Problem requirements:
Quote only the span from the first line of the entries to the line containing "Sharp increase in", both ends kept. Leave every picture out.

Short text fragments from websites
-- -- --

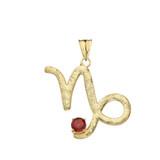 Elegant Satin Finish Capricorn Zodiac Sign January Birthstone Pendant Necklace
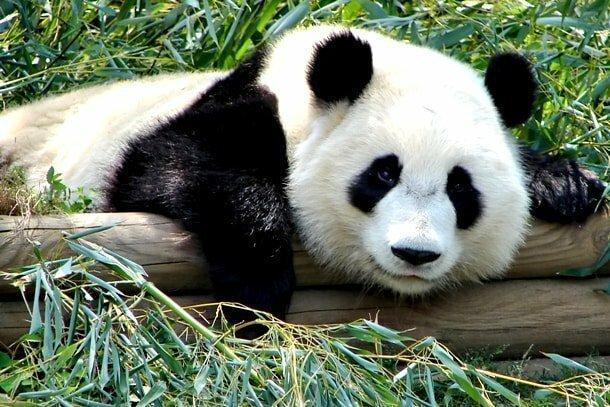 3. Какую еду большие панды предпочитают любой другой?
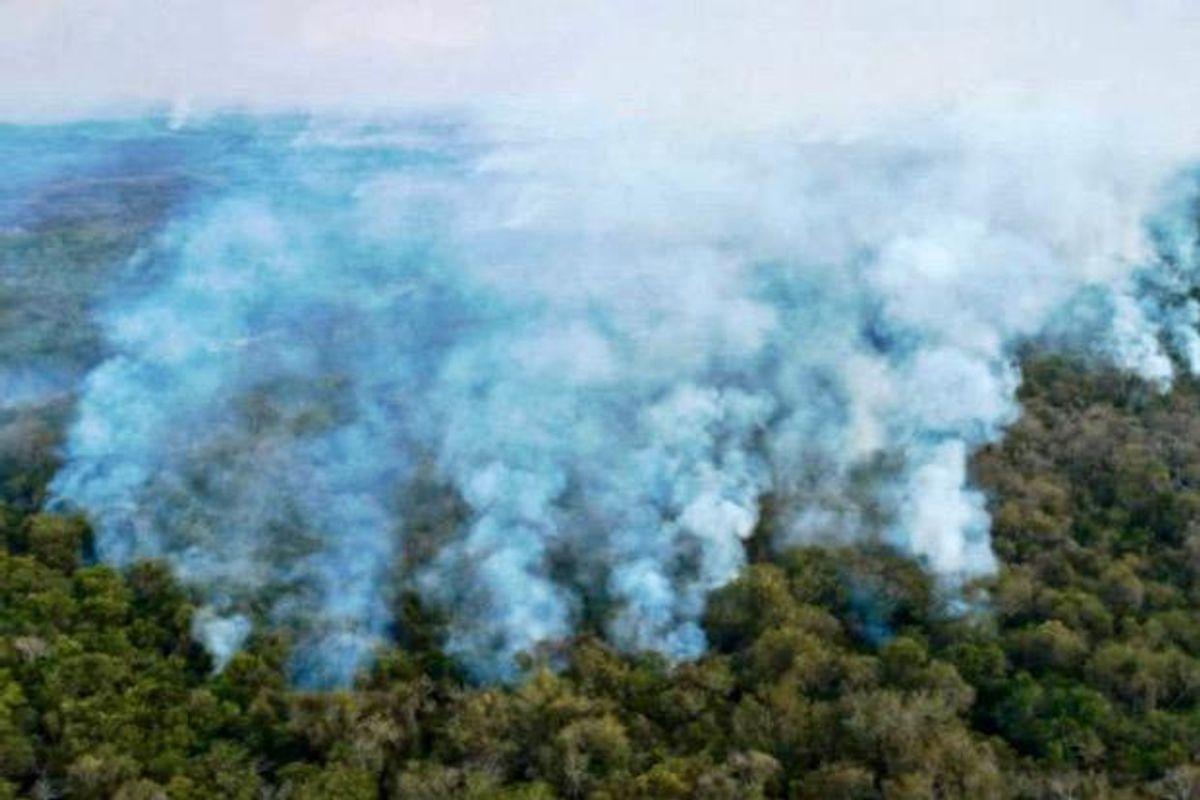 Sharp increase in destruction of virgin forest in 2020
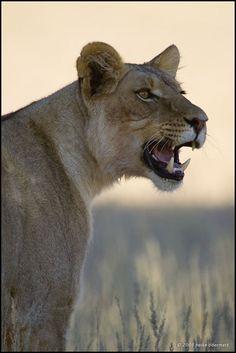 ... ruft nach Ihrem Rudel. Sie war sehr unruhig bis eine zweite Löwin von der anderen Seite der Düne kam. Danach haben sich beide Löwinnen auf dem Dünenkamm bequem gemacht um für die nächsten Tage dort zu bleiben. Kgalagadi Transfrontier Park by Heike Odermatt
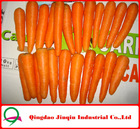"JQ ""Carrot Price"" 2012 New Crop Fresh Carrot Hot Sale Shandong Carrot Factory"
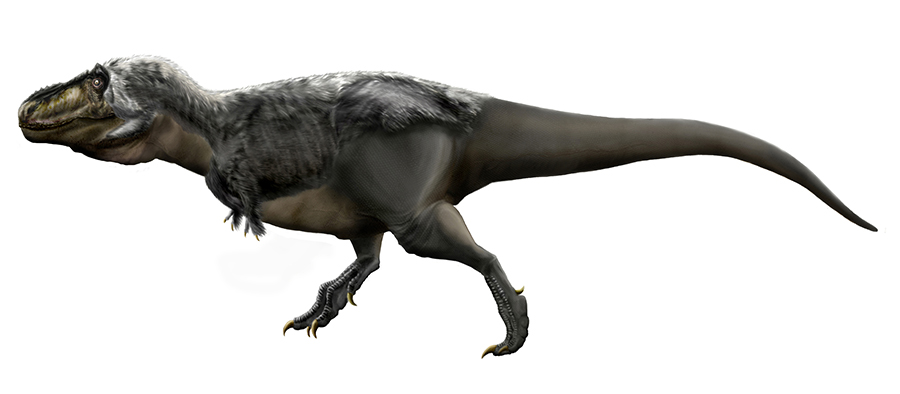 Illustration of Tyrannosaurus rex. Credit: Wikimedia Commons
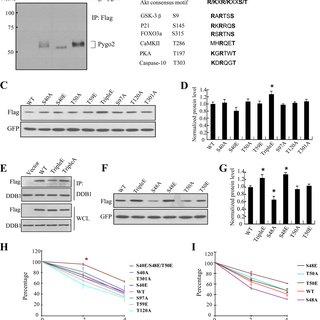 (PDF) Akt Phosphorylates Wnt Coactivator and Chromatin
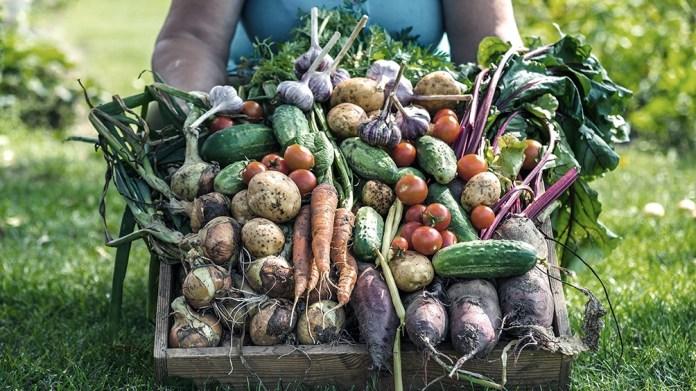 En el primer semestre de 2021 se sumó la zanahoria entre las cinco hortalizas más consumidas en el país, desplazando al zapallito.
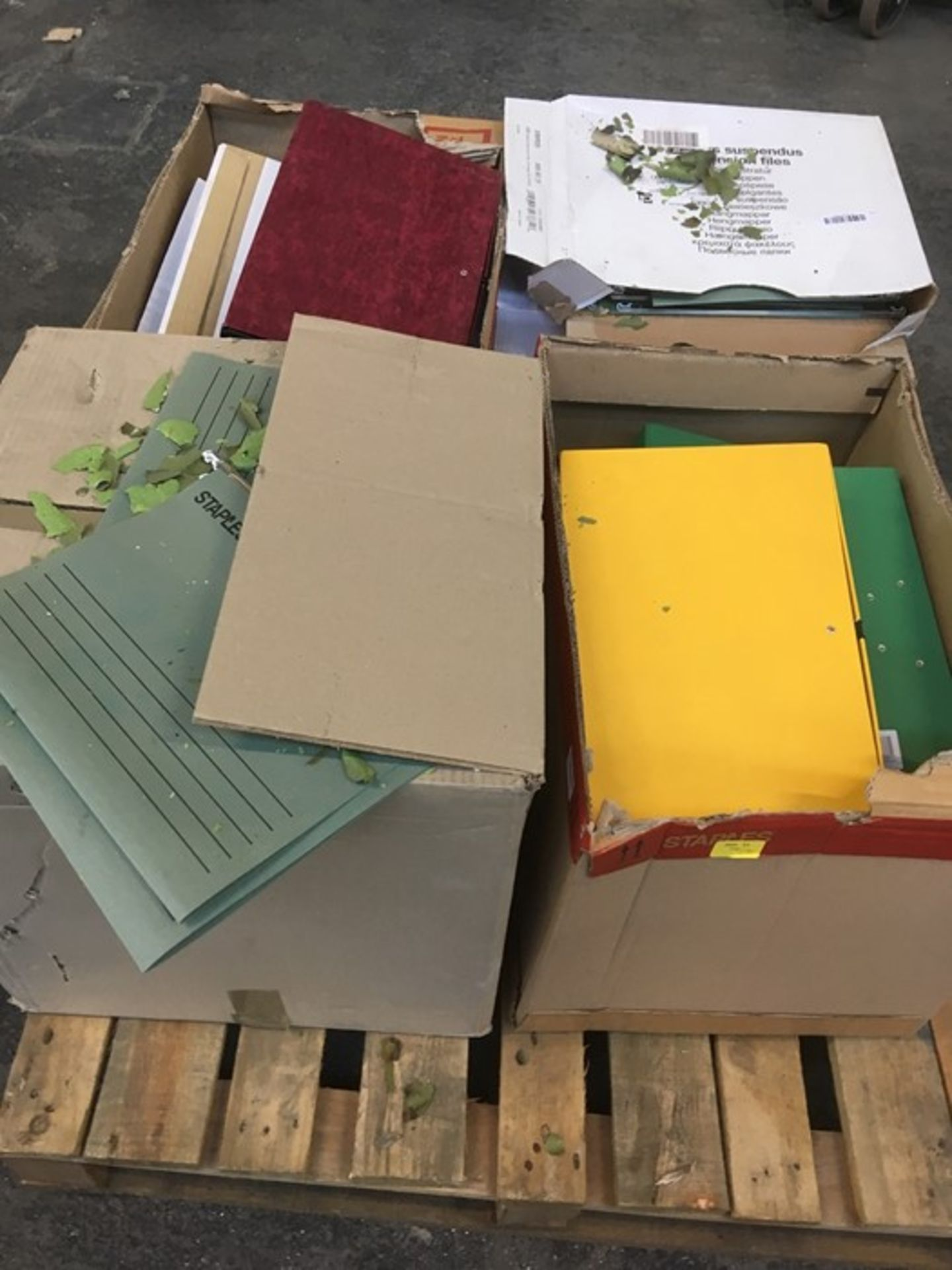 Lotto 120 - 1 LOT TO CONTAIN ASSORTED FILING EQUIPMENT / INCLUDING FILING BOXES, BINDERS AND SUSPENDED FILES /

-- -- --

Output of the task:
 Elegant Satin Finish Capricorn Zodiac Sign January Birthstone Pendant Necklace
 3. Какую еду большие панды предпочитают любой другой?
 Sharp increase in destruction of virgin forest in 2020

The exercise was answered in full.